Ich gab mir alle Mühe, ihm zu glauben.
Am 1. Januar 2175 umzingelte ein Sonderkommando der Republikanischen Garde das antike Gebäude in der Fifth Avenue, das dem Dominion als Archiv für verbotene säkulare Bücher und Dokumente diente. Die Gardisten vertrieben den Kurator und seine Mitarbeiter und besetzten das Gebäude. In einem amtlichen Erlass, der am selben Tag im Spark und anderen New Yorker Tageszeitungen veröffentlicht wurde, verkündete Julian, dass »Sicherheitsbelange« es erforderlich machten, das Dominion-Archiv zu »föderalisieren«. Die Anstrengungen des Dominions, die Öffentlichkeit vor den Fehlern und Irrtümern der Säkularen Alten zu bewahren, indem es die Tore dieser großen Bibliothek verriegelt, ist zwar löblich, inzwischen aber nicht mehr zu verantworten, denn in der heutigen Zeit ist Wissen eine Kriegswaffe, schrieb er. Um Erfolg und Wohlstand der Vereinigten Staaten zu mehren, habe ich die Armee angewiesen, diese Institution sicherzustellen und sie schrittweise für militärische und zivile Forschungen zu öffnen.
Damit hatten wir unsere Geisel genommen! Nur dass es ein Gebäude war und keine Person.
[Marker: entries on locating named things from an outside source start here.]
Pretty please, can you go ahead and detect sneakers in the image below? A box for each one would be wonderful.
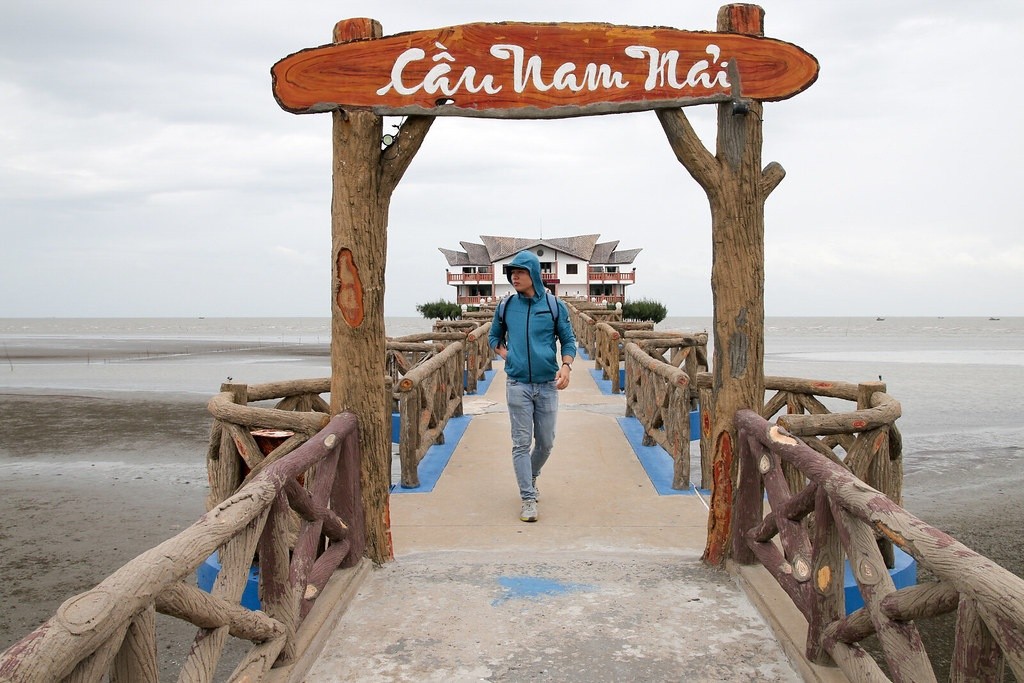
[520,484,542,522]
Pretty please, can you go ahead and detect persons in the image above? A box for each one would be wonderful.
[488,250,576,523]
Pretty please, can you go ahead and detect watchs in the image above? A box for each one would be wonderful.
[561,362,572,371]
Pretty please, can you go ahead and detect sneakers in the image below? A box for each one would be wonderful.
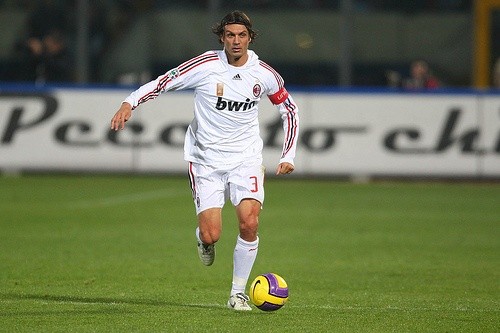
[196,226,216,267]
[227,292,252,311]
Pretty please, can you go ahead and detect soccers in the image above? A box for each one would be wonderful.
[248,272,289,312]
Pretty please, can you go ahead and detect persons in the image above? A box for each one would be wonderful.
[24,37,43,85]
[404,59,441,91]
[40,36,63,83]
[110,10,300,311]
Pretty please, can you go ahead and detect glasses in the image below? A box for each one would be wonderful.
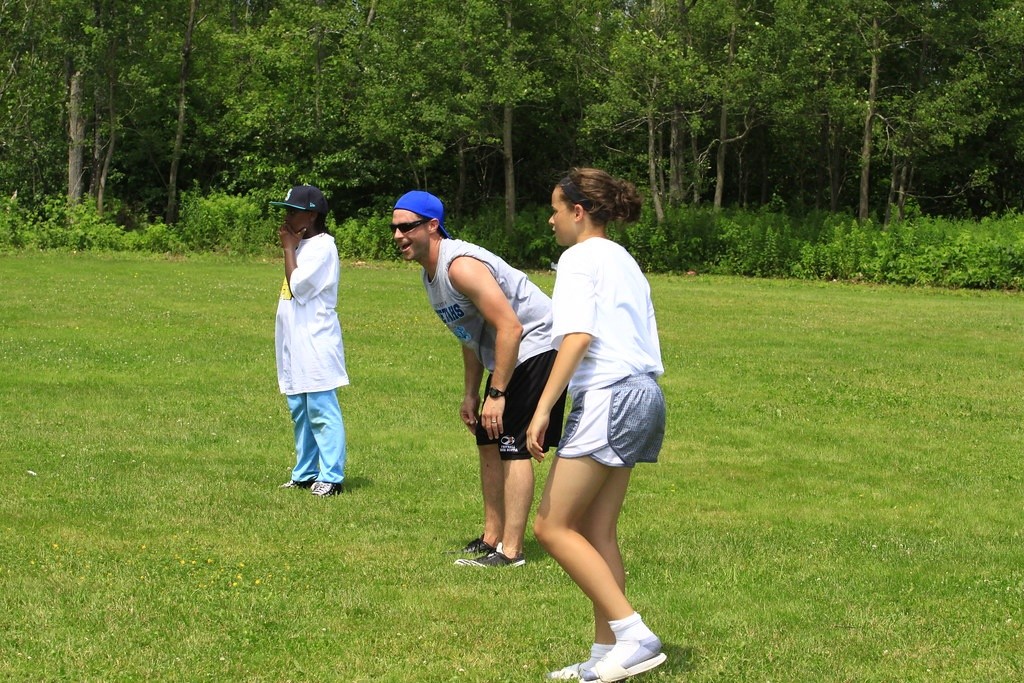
[388,218,431,232]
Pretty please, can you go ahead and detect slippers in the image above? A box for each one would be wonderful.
[545,659,585,680]
[578,652,667,682]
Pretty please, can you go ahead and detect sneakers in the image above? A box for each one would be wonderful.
[311,482,342,498]
[453,542,525,569]
[443,531,496,555]
[277,477,315,490]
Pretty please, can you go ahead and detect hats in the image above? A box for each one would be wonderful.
[393,189,449,238]
[267,184,328,216]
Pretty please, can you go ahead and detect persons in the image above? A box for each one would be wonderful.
[268,185,350,497]
[392,192,568,569]
[525,169,666,683]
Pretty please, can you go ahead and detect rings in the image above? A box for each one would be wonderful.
[492,421,497,423]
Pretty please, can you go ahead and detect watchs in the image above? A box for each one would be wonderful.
[489,387,505,398]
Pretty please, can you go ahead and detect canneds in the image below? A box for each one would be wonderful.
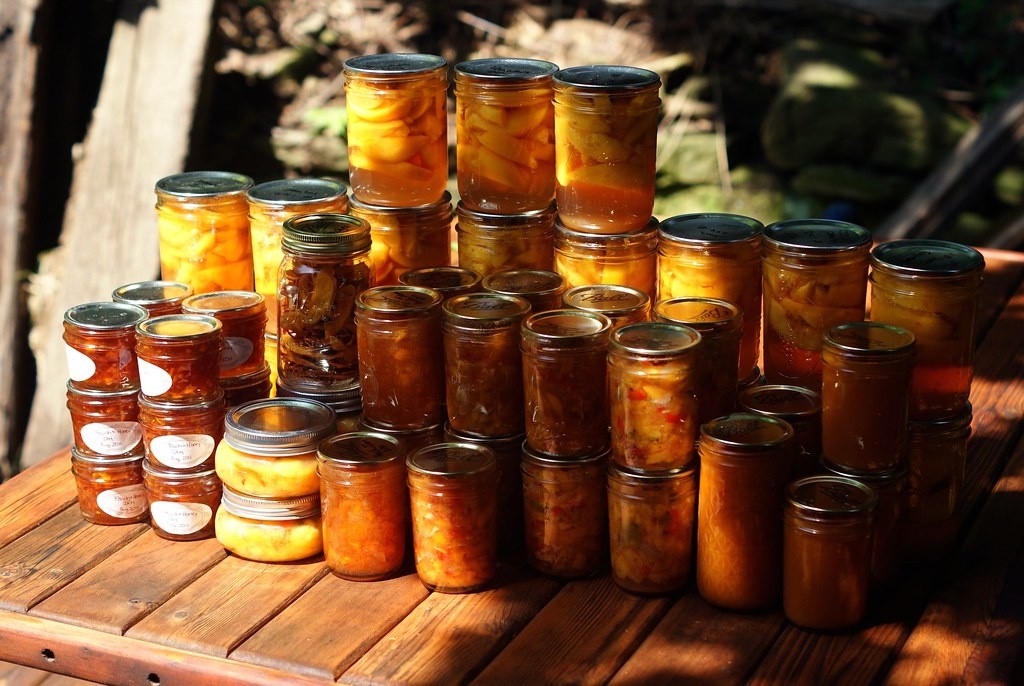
[63,54,984,629]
Hollingshead ließ Julian einen feurigen Protest mit dem Briefkopf des Dominions überbringen. Julian las ihn lächelnd, zerknüllte ihn und warf ihn über die Schulter.
3
Die Monate zwischen Weihnachten und Ostern, die ich zum größten Teil auf dem Gelände des Regierungspalasts und unter zermürbenden Umständen verbrachte, waren trotzdem in vielerlei Hinsicht eine glückliche Zeit.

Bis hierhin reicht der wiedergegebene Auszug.